Deep beneath the surface of the high-level political relationships, a
level of trust and understanding has been built up and new directions
for the Australia-Japan partnership explored. This is an invaluable
asset and it is not surprising, then, that there has been an important
deepening and broadening of the trade and investment relationship…

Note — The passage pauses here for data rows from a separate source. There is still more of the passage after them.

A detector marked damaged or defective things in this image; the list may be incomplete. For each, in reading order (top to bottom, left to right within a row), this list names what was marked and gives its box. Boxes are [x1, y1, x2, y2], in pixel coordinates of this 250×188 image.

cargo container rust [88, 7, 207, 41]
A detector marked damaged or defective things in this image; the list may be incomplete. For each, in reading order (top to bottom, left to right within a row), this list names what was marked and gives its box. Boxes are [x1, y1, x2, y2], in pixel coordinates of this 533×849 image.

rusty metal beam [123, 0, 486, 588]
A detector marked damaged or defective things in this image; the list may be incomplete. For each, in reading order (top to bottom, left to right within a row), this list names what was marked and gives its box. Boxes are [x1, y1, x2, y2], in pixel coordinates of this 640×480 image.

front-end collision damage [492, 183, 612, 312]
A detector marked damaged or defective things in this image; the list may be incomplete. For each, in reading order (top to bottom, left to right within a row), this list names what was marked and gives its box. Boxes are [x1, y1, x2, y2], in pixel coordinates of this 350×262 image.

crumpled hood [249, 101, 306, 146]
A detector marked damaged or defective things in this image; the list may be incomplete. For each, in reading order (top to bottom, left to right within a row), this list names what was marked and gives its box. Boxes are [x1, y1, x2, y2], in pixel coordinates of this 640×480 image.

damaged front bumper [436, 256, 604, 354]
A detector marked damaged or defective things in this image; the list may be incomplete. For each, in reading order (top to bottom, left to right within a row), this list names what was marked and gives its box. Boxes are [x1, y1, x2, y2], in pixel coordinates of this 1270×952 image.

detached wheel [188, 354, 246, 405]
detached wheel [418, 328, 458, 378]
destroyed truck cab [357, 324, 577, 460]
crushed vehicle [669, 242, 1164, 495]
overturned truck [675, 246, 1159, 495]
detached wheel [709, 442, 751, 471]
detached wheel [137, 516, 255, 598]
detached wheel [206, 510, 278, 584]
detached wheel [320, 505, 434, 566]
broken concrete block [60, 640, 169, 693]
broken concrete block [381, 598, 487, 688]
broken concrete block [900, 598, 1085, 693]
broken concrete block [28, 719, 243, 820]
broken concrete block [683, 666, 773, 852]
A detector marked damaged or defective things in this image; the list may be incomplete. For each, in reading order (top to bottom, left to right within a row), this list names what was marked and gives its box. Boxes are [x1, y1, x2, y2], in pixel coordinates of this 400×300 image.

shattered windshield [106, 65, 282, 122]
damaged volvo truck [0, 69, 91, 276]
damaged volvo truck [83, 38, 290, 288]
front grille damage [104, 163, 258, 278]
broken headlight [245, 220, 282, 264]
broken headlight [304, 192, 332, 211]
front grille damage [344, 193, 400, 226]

All too often we hear Australia’s leaders using the distinction between
history (European) and geography (Asian) to describe our position in
the world. It is as if we are on the outside looking in, interested
but not really committed. This has led to mixed signals being sent
about our belief in regional participation and co-operation, and has
fed the assumptions of those who want to exclude Australia on the
basis of Asian values.

Japan is a country that supports Australian participation. In his
visionary speech delivered in Singapore in 2002, Prime Minister
Junichiro Koizumi outlined his conception of East Asia. He spoke
of an East Asian community, including Australia and New Zealand,
that sought harmony despite the diversity of historical, cultural
and ethnic traditions, and one that would not be exclusive but open
to those outside the region, most notably the US and India.

Australia was initially lukewarm about the idea but eventually came
to the party and the first East Asian summit was held in Kuala Lumpur
last December. Although incremental, this is a first move towards
consolidation within the Asian community … To be cynical and
half-hearted about genuine Asian engagement would be to let down our
people and take a risk with the future that we simply cannot afford.

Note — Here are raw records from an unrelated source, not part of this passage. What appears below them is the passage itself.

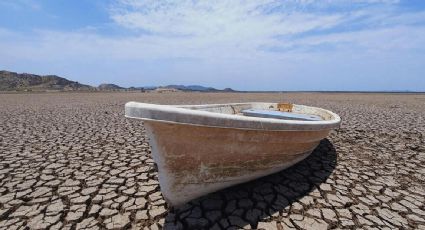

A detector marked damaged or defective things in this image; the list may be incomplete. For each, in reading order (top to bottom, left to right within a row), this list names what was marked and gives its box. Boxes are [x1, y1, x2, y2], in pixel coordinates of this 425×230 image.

rust-stained hull [124, 102, 340, 207]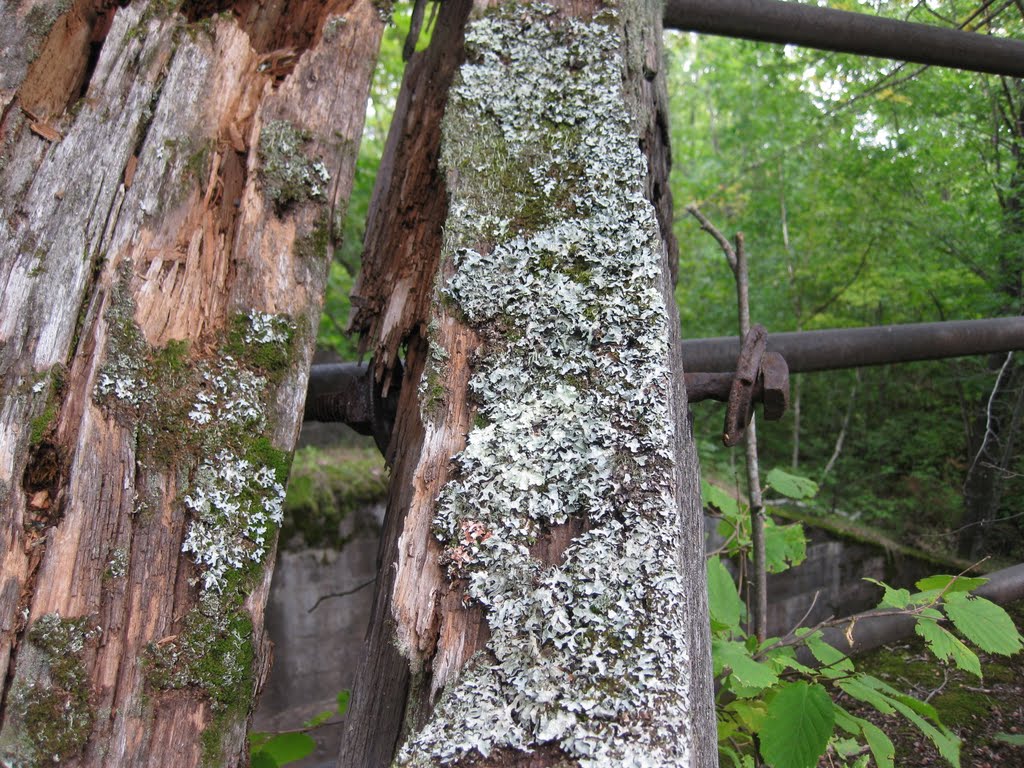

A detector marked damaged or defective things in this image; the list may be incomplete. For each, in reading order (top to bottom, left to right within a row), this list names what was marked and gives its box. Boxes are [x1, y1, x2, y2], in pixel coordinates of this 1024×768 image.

rusty metal pipe [659, 0, 1024, 78]
rusty metal bracket [688, 323, 790, 444]
rusty metal pipe [679, 319, 1024, 376]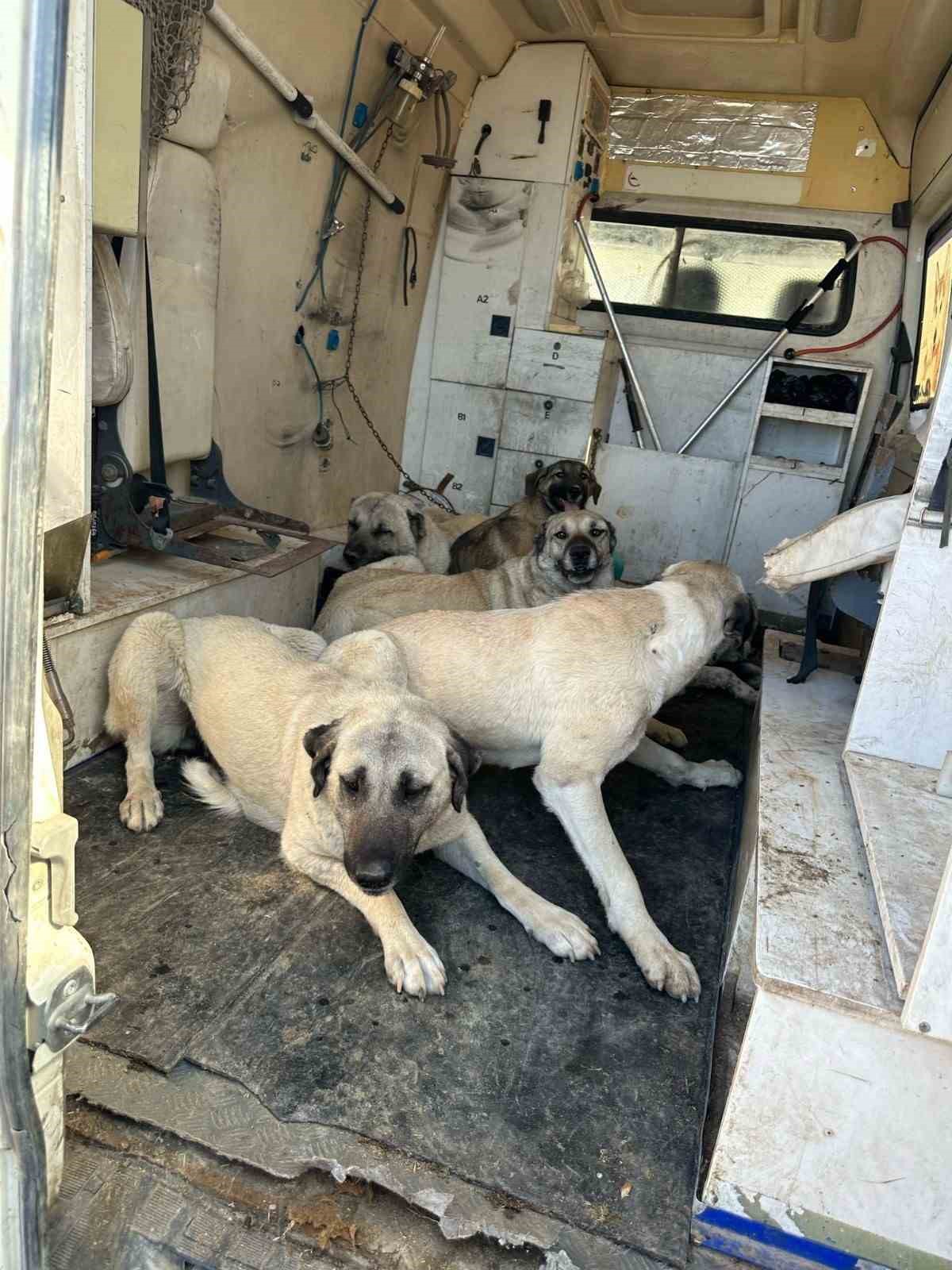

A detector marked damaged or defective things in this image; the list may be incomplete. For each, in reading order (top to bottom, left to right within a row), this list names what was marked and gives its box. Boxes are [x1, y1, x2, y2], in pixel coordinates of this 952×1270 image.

torn floor mat [68, 689, 752, 1264]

William Pfaff, in the International Herald Tribune, on a welcome and
long-overdue debate about the Israel lobby:

THE note of panic in some of the attacks on distinguished US academics
John Mearsheimer and Stephen Walt [who discuss the Israeli lobby’s
effect on US foreign policy] contrasts with the fact that what they
say is no secret in American foreign policy circles. People have for
years taken for granted the informal censorship, or self-censorship,
exercised in the government and the press on this issue. It is a
fact of democratic life in the US that determined interest groups
annex their own spheres of federal policy. Energy policy is run by
the oil companies, and trade policy by manufacturers, exporters and
importers, with an input from Wall Street. US Cuba policy is decided
by the Cuban lobby in Florida and policy on Armenia by Americans
of Armenian descent. The Middle East, or at least its part of it,
belongs to Israel.

However, in the Israeli case, the lobbying effort is linked to a
foreign government, even if the lobbyists sometimes take a policy line
not that of the government. Moreover, the lobbying involves issues of
war and peace. US President George W. Bush said a few days ago that,
in connection with the supposed threat of Iran, his concern is to
protect Israel. Critics ask why Israel should not protect itself. The
same has been asked about Iraq.

In this respect, the controversy over the Israeli lobby is potentially
explosive. This is why denials, secrecy and efforts at intimidation
are dangerous. David Levy, a former adviser to [former Israeli prime
minister] Ehud Barak, is right when he says that Israel itself would
be served “if the open and critical debate that takes place over here
[in Israel] were exported over there”, meaning the US.